Overview#
What is Maha?#
Maha is a Python library that provides simple, yet powerful, functions for dealing with Arabic text. It can be used to clean and parse text, files, and folders with or without streaming capability.
Cleaners#
This module provides a number of functions for cleaning Arabic text. These functions are summarized into the following categories:
keep_fn
: Functions that keep only specific characters in a text.remove_fn
: Functions that remove specific characters from a text.normalize_fn
: Functions that converts similar characters into one common character.replace_fn
: Functions that replace specific characters with other characters.contains_fn
: Functions that check if a text contains specific characters.num2text
: Contains the logic for converting numbers to text.
These modules expose a simple interface that is used in conjunction with the defined
constants
as well as the available expressions
.
Custom constants/expressions are also supported and can be easily used.
Examples#
To keep
ARABIC_LETTERS
andHARAKAT
only, you can do the following:
>>> from maha.cleaners.functions import keep
>>> sample_text = "البسملة : ( بِسْمِ اللَّـهِ الرَّحْمَـٰنِ الرَّحِيمِ )"
>>> keep(sample_text, arabic_letters=True, harakat=True)
'البسملة بِسْمِ اللَّهِ الرَّحْمَنِ الرَّحِيمِ'
To remove
PUNCTUATIONS
, you can do the following:
>>> from maha.cleaners.functions import remove
>>> sample_text = "البسملة : ( بِسْمِ اللَّـهِ الرَّحْمَـٰنِ الرَّحِيمِ )"
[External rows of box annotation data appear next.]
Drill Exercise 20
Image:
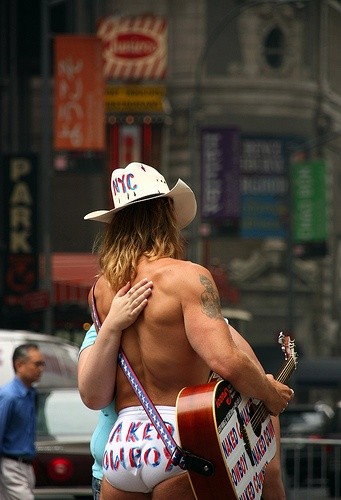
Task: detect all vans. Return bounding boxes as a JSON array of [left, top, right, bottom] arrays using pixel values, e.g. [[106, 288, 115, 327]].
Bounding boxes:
[[0, 331, 103, 499]]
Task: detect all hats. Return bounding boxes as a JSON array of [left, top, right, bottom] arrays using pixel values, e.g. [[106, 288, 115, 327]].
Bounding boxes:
[[83, 161, 197, 230]]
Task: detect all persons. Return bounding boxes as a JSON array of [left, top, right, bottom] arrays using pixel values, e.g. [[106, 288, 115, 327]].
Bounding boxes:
[[0, 344, 45, 500], [77, 161, 296, 500]]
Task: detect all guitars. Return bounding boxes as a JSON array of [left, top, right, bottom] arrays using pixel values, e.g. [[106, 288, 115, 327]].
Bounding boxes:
[[175, 332, 298, 500]]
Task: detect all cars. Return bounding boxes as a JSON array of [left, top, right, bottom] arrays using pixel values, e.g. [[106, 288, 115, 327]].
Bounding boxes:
[[279, 404, 341, 474]]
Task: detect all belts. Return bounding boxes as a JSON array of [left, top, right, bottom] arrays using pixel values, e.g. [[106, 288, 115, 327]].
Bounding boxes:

>>> remove(sample_text, punctuations=True)
'البسملة بِسْمِ اللَّـهِ الرَّحْمَـٰنِ الرَّحِيمِ'
To normalize
ALEF_VARIATIONS
, you can do the following:
>>> from maha.cleaners.functions import normalize
>>> sample_text = "أنا وأخي علي في المكتبةِ نَطلعُ على موضوع البرمجه"
>>> normalize(sample_text, alef=True)
'انا واخي علي في المكتبةِ نَطلعُ على موضوع البرمجه'
To normalize all but
ALEF_VARIATIONS
, you can do the following:
>>> from maha.cleaners.functions import normalize
>>> sample_text = "أنا وأخي علي في المكتبةِ نَطلعُ على موضوع البرمجه"
>>> normalize(sample_text, alef=False, all=True)
'أنا وأخي علي في المكتبهِ نَطلعُ علي موضوع البرمجه'
To check if text contains
ARABIC_LETTERS
, you can do the following:
>>> from maha.cleaners.functions import contains
>>> sample_text = "أنا وأخي علي في المكتبةِ نَدرسُ البرمجه"
>>> contains(sample_text, arabic_letters=True)
True
To check if text contains
ARABIC_LETTERS
andENGLISH_LETTERS
, you can do the following:
>>> from maha.cleaners.functions import contains
>>> sample_text = "أنا وأخي علي في المكتبةِ نَدرسُ البرمجه"
>>> contains(sample_text, arabic_letters=True, english_letters=True)
{'arabic_letters': True, 'english_letters': False}
Cleaners are robust against most real case scenarios and can output clean text. Check the following example:
>>> from maha.cleaners.functions import remove
>>> sample_text = "#بسم_الله_الرحمن_الرحيم"
>>> remove(sample_text, punctuations=True)
'بسم الله الرحمن الرحيم'
Numbers to text#
Cleaners also support the first robust numbers to text conversion. Check below examples:
>>> from maha.cleaners.functions import numbers_to_text
>>> numbers_to_text("في المكتبة 152 كتاب")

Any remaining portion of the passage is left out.